Sedikit dilema sebenarnya, transmigrasi yang dicanangkan pemerintah puluhan tahun yang lalu yang didaulat sebagai cara memeratakan penyebaran penduduk agar tidak menumpuk di Pulau Jawa, jika dilihat dari kacamata awam saya sangat gagal.Â
Saya punya alasan, setidaknya masih dari kacamata awam saya. Saya khususkan di Lampung, tempat lahir saya si pujakesuma (putra Jawa kelahiran Sumatea). Dahulu para orang tua kami pindah dari Pulau Jawa ke Lampung dengan harapan mendapatkan tempat untuk hidup yang lebih baik, namun yang mendapatkan hanya segelintir orang. Transmigrasi yang bertujuan agar pertumbuhan penduduk merata justru menambah jumlah penduduk di Pulau Jawa (pulau yang ditinggalkan). Kurangnya lapangan pekerjaan di sana (meskipun ada tapi gaji tidak seberapa), harga hasil ladang yang tidak cukup memenuhi kebutuhan, sistem pendidikan yang tertinggal (daripada di Pulau Jawa), dan masih banyak lagi alasan yang membuat anak para orang tua transmigran memilih meninggalkan Sumatera untuk merantau ke Pulau Jawa
Jika kita hitung secara matematika, misal dulu para transmigran pindah ke Sumatera hanya sepasang suami-istri atau paling tidak baru punya satu anak, lalu berkembang biak memiliki 5 anak, atau paling sedikit 3 anak. Lalu anak pertama yang lahir di Jawa merantau ke Jakarta karena tidak kunjung mendapatkan pekerjaan (mau kerja apa). Waktu berlalu, sang adik yang sudah lulus sekolah ikut pergi ke Jakarta karena melihat sang kakak terlihat sangat berhasil di rantauan. Lalu selang beberapa tahun kemudian si bungsu lulus seleksi kuliah di perguruan tinggi di Jawa. Di sini masalahnya, 3 transmigrasi, 3 pulang lagi.Â
Itu bagi yang sudah punya satu anak. Bagaimana jika transmigran (yang pergi ke Sumatera) dulu belum punya anak atau bahkan masih bujang gadis? Itu baru satu orang, bagaimana jika tiga bersaudara yang bertransmigrasi? Bagaimana jika satu RT, RW, desa?

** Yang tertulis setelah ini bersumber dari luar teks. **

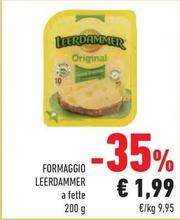 Offerta per Leerdammer - Formaggio a 1,99€ in Conad City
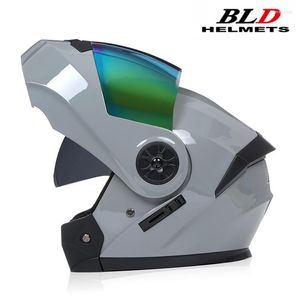 Motosiklet Kaskları Bld Kişiselleştirilmiş Tam Yüz Kask Erkek Kadın Yüksek Kaliteli Yok Ödeme Motokros Yarışı Modüler Flip Cascos Para Moto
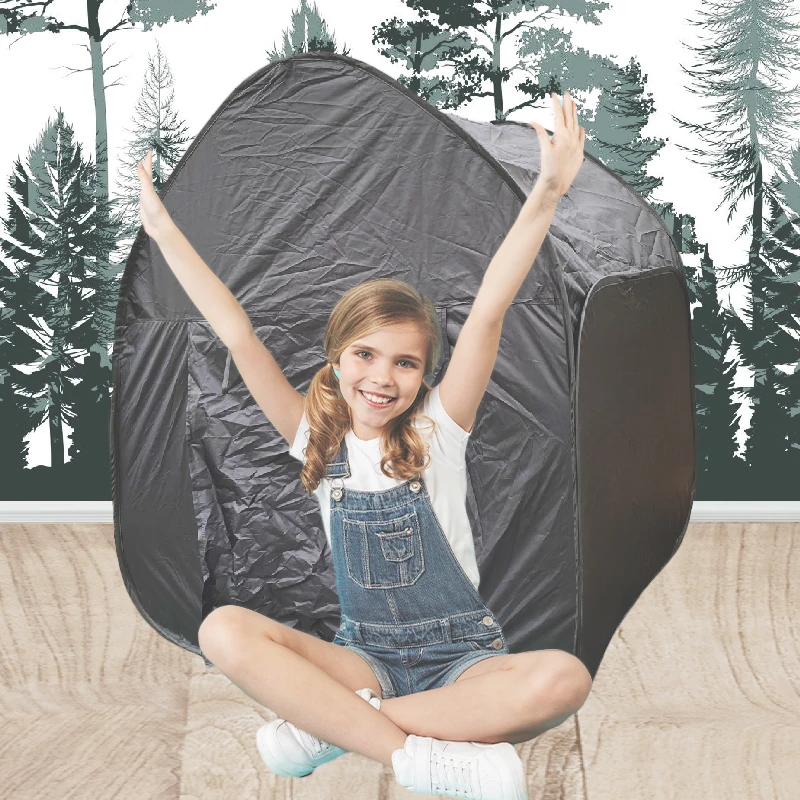 Cort senzorial negru instant întro geantă de transport [4]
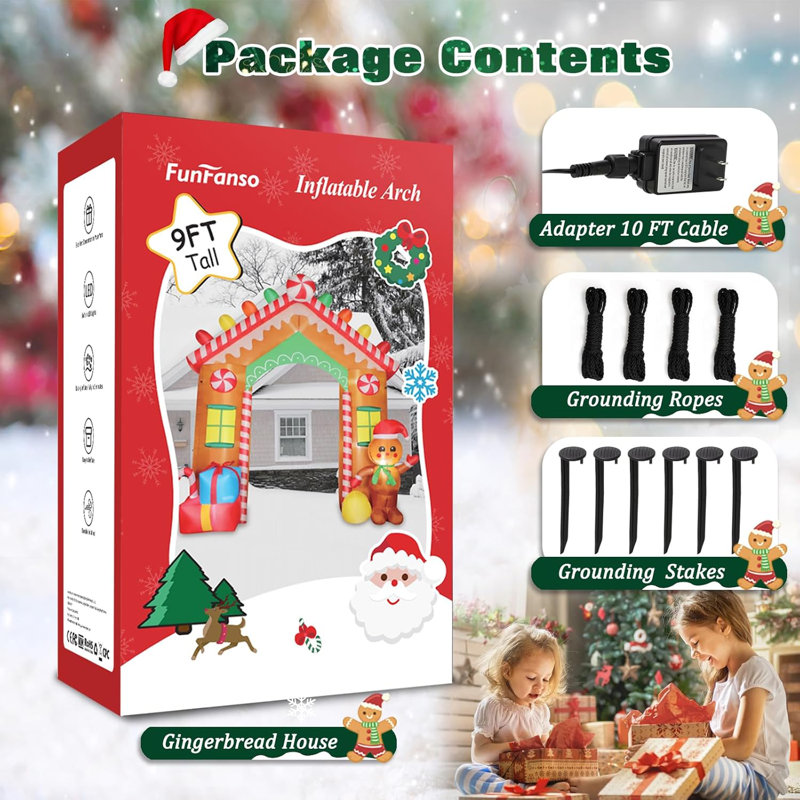 Arcade gonflable 9 pi Christmas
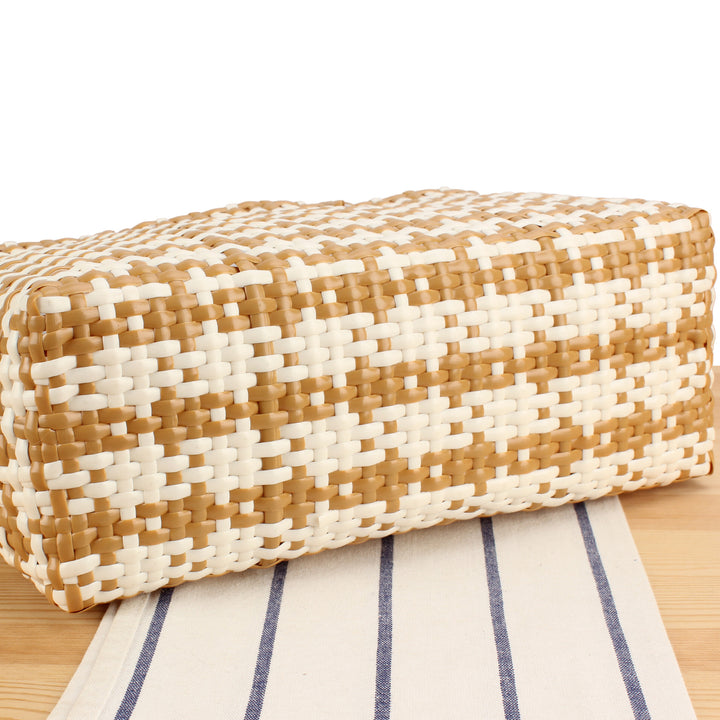Designer Tote Bag Made of High-Quality Woven Material Bowlift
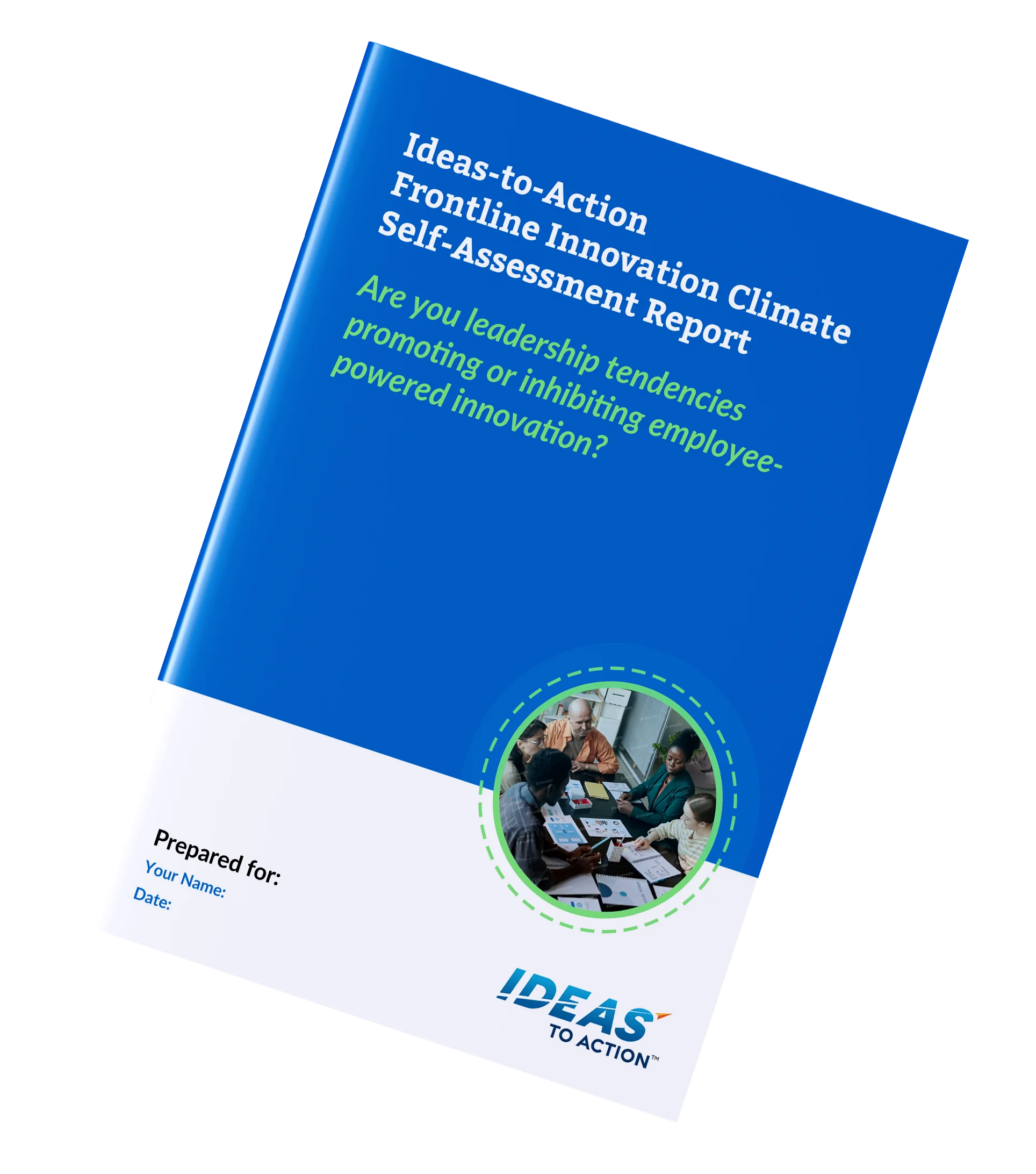 Cover of the Frontline Innovation Climate Self-Assessment Report provided to ideastoaction.ai visitors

Lalu ada lagi masalah jika anak yang merantau tadi menikah dengan perantau yang orang tuanya adalah transmigran juga. Lalu punya 3 anak di perantauan itu, menetap dan punya rumah dan menjadi orang ''Jawa'' lagi. Hitung saja, transmigran ke Sumatera 3 orang, salah satunya merantau dan punya anak tiga. Ini bukan pertumbuhan pertumbuhan penduduk yang merata, tapi justru menambah penduduk di Pulau Jawa, kan.

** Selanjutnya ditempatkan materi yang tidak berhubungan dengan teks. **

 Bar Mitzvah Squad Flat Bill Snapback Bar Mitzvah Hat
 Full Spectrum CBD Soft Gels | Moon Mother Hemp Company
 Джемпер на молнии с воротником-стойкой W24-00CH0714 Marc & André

Alasan uang yang mengalir di Pulau Jawa memang lebih menguntungkan tidak bisa disalahkan. Pembangunan, pendidikan, dan semua sarana di Pulau Jawa memang lebih baik. Pulau di luar Jawa seperti anak tiri.Â
Saya lahir di Sumatera, pernah 3 tahun sekolah di Jawa, merasakan sistem dan sarana pendidikan di luar Jawa memang tertinggal saat saya melanjutkan sekolah lagi di Sumatera. Contohnya, saat saya pindah ke Jawa kelas 4 SD sudah ada pelajaran Bahasa Inggris, sedangkan di Sumatera baru ada pelajaran bahasa internasional tersebut saat mulai memasuki jenjang SMP, seperti sarana pendidikan yang lain, seperti komputer dan pelayanan publik seperti listrik. Listrik di Sumatera itu tidak terus menyala seperti di Jawa. Bahkan masih saya ingat dulu saat esok hari UN, malam ini mati lampu. Ya sudahlah, nungguin SMS kunci jawaban saja.
Di tempat saya di kampung, jika ada hujan lebat disertai guntur menggelegar mati lampu sudah bisa diprediksi, jika lampu itu hidup dan tidak sampai satu menit mati lagi itu pertanda akan lama. Jika malam hari mati lampu itu terjadi, kadang ada satu dua cerita ada yang kehilangan motor, hewan ternaknya ada yang ngambil, dan banyak cerita yang lain.
Itu baru di Sumatera, apa kabar dengan Kalimantan-pacar, Sulawesi, dan Papua sana?
Saya bukan mengeluh, ya sedikit saja sih. Jika pemerintah bisa membangun lapangan pekerjaan bergaji layak di tempat asal para perantau di kota besar di Jawa sana, mungkin macet dan masalah yang ribuan di Jakarta sana bisa teratasi. Masih banyak lagi masalah yang akan ditulis lagi.